> Selected extract
'''
ABUJA/BAUCHI (Reuters) - A suicide bomber blew himself up outside a mosque in the northeastern Nigerian city of Gombe on Tuesday, killing at least two other people and wounding 14 during prayers, a Red Cross official and witnesses said.
Gombe is just outside the main area of operations of Boko Haram, a violent jihadist group trying to carve out an Islamic state in northern Nigeria, and has been attacked several times in the last few months.
"We were holding prayers when we heard a loud explosion," witness Musa Usman told Reuters by phone.
"We rushed out of the mosque. There were so many people injured on the ground."
There was no immediate claim of responsibility.Growing insecurity linked to Islamist militants is a major problem for President Goodluck Jonathan a month before polls in which he faces a rival, Muhammadu Buhari, seen as tough on security when he was a military ruler in the 1980s.
'''
> Supplied data
'''
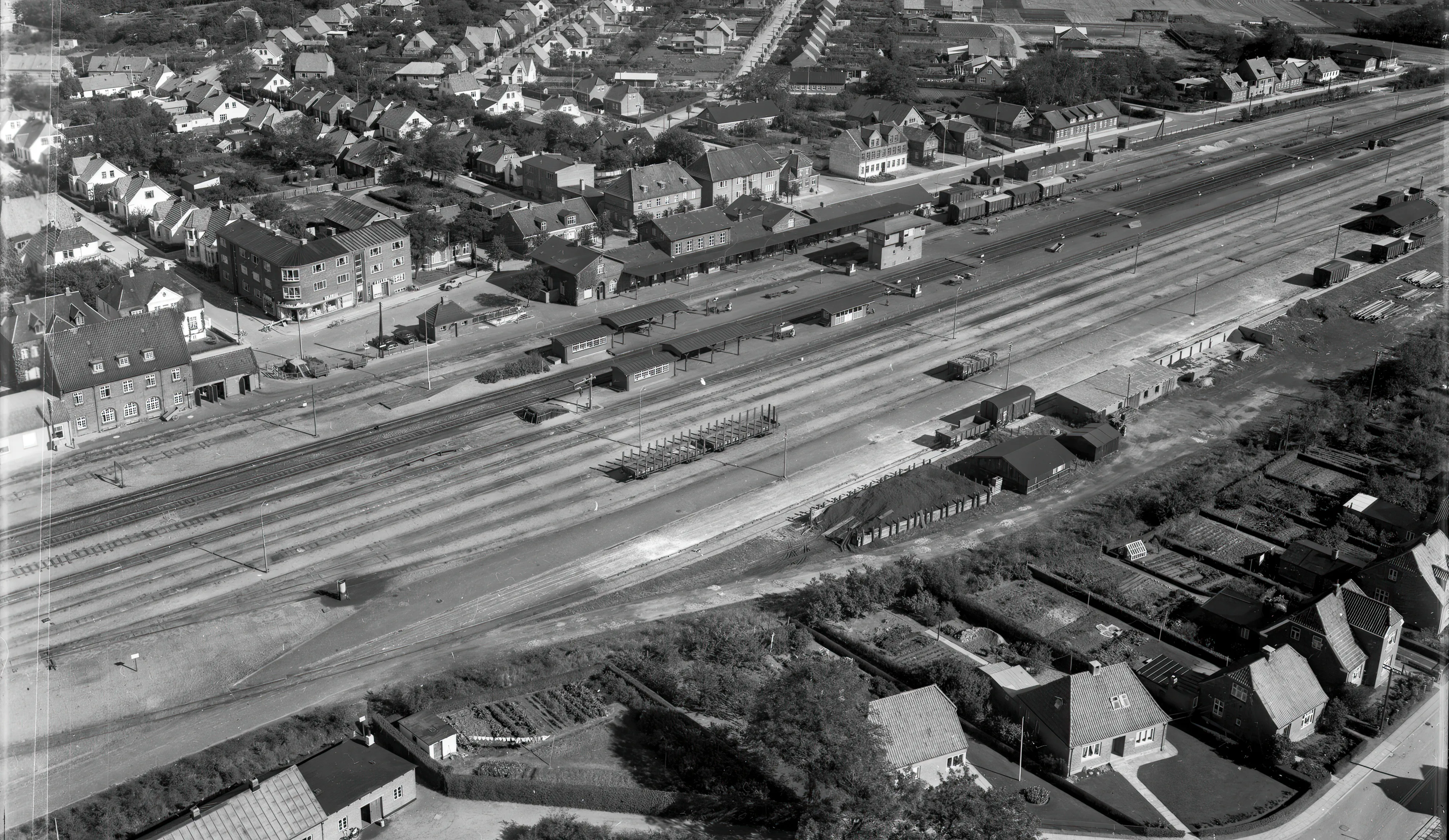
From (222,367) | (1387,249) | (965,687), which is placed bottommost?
(965,687)

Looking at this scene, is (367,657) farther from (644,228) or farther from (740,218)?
(740,218)

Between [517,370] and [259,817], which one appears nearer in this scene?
[259,817]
'''
> Tasks and exercises
(A) Translate this sentence from the news report on the Gombe mosque bombing into French: "We were holding prayers when we heard a loud explosion," witness Musa Usman told Reuters by phone.
(B) Reproduce the part of the news report on the Gombe mosque bombing starting with "There was no" and going on through "in the 1980s.".
(C) Carry on the news report on the Gombe mosque bombing from its final sentence.
The data has no connection to the news report on the Gombe mosque bombing.

> Answers by item
(A) « Nous étions en train de prier quand nous avons entendu une forte explosion », a déclaré le témoin Musa Usman à Reuters par téléphone.

(B)
There was no immediate claim of responsibility.Growing insecurity linked to Islamist militants is a major problem for President Goodluck Jonathan a month before polls in which he faces a rival, Muhammadu Buhari, seen as tough on security when he was a military ruler in the 1980s.

(C)
The U.S. State Department said on Tuesday it believes the Feb. 14 election in Nigeria is a factor behind the sharp increase in attacks by Boko Haram, a group which has killed thousands since launching an uprising five years ago.
Red Cross official Umar Ahmed, who was on the scene of the blast, said the bomber and two other people were killed. An official at the hospital to where the casualties were brought, Ibrahim Garba, said the emergency ward was treating 14 people for blast wounds. Some were in critical condition, he said.